==== RECORDED DATA
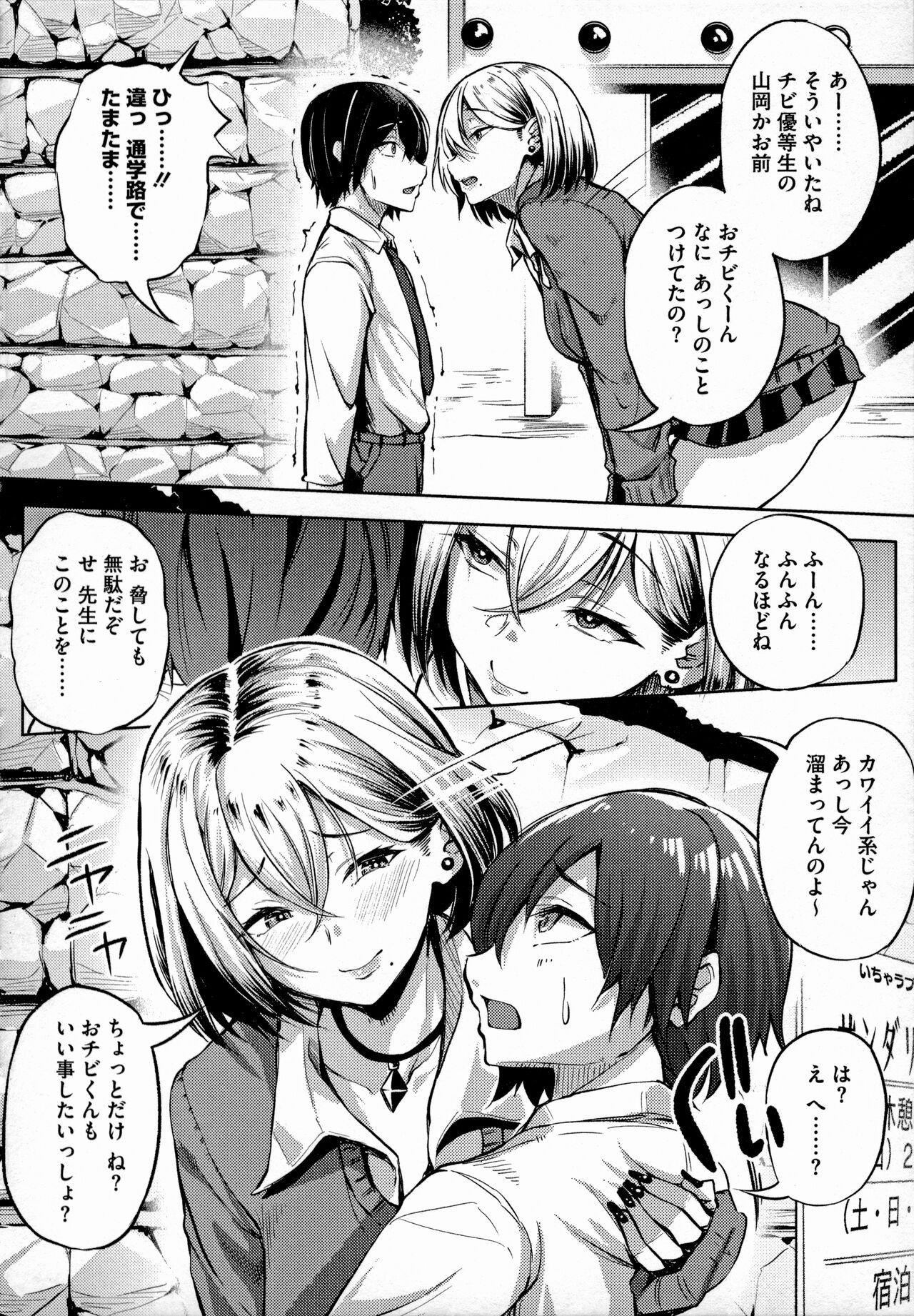 Page 175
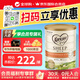 可瑞康（karicare）嬰兒配方綿羊奶粉天然乳鐵蛋白新西蘭原裝進(jìn)口 900g 1段（0-6月） 效期27年4月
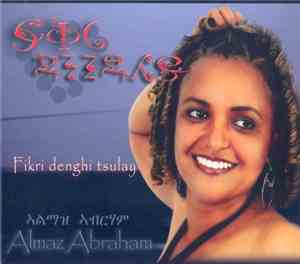 Almaz Abraham - Fikri Denghi Tsulay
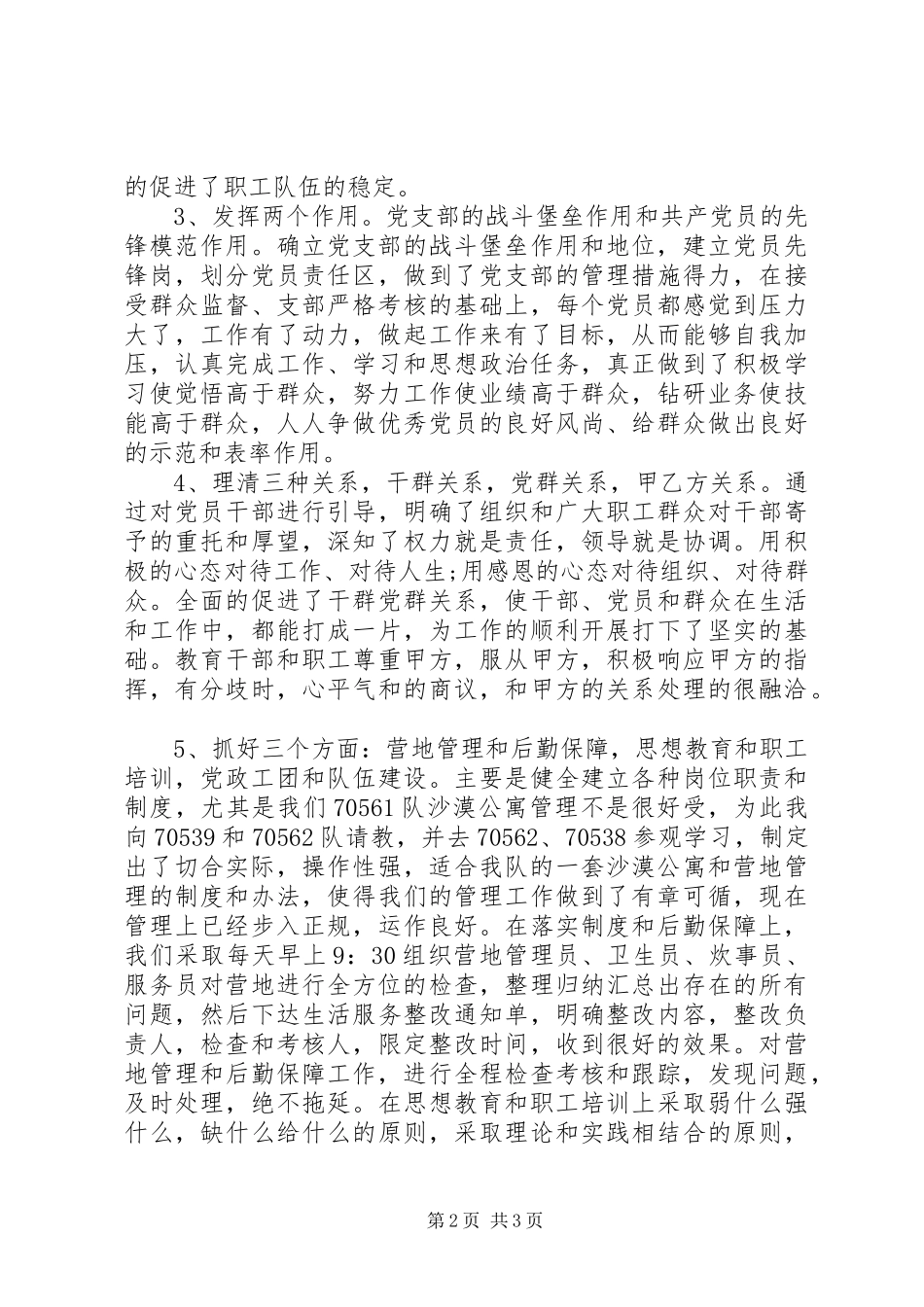 2024年党支部副书记年度工作述职报告范文_第2页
========
YOUR OBJECTIVE »
Transcribe the listing verbatim, pictures excluded.

COMPLETED EXERCISE »
 Page 175
 可瑞康（karicare）嬰兒配方綿羊奶粉天然乳鐵蛋白新西蘭原裝進(jìn)口 900g 1段（0-6月） 效期27年4月
 Almaz Abraham - Fikri Denghi Tsulay
 2024年党支部副书记年度工作述职报告范文_第2页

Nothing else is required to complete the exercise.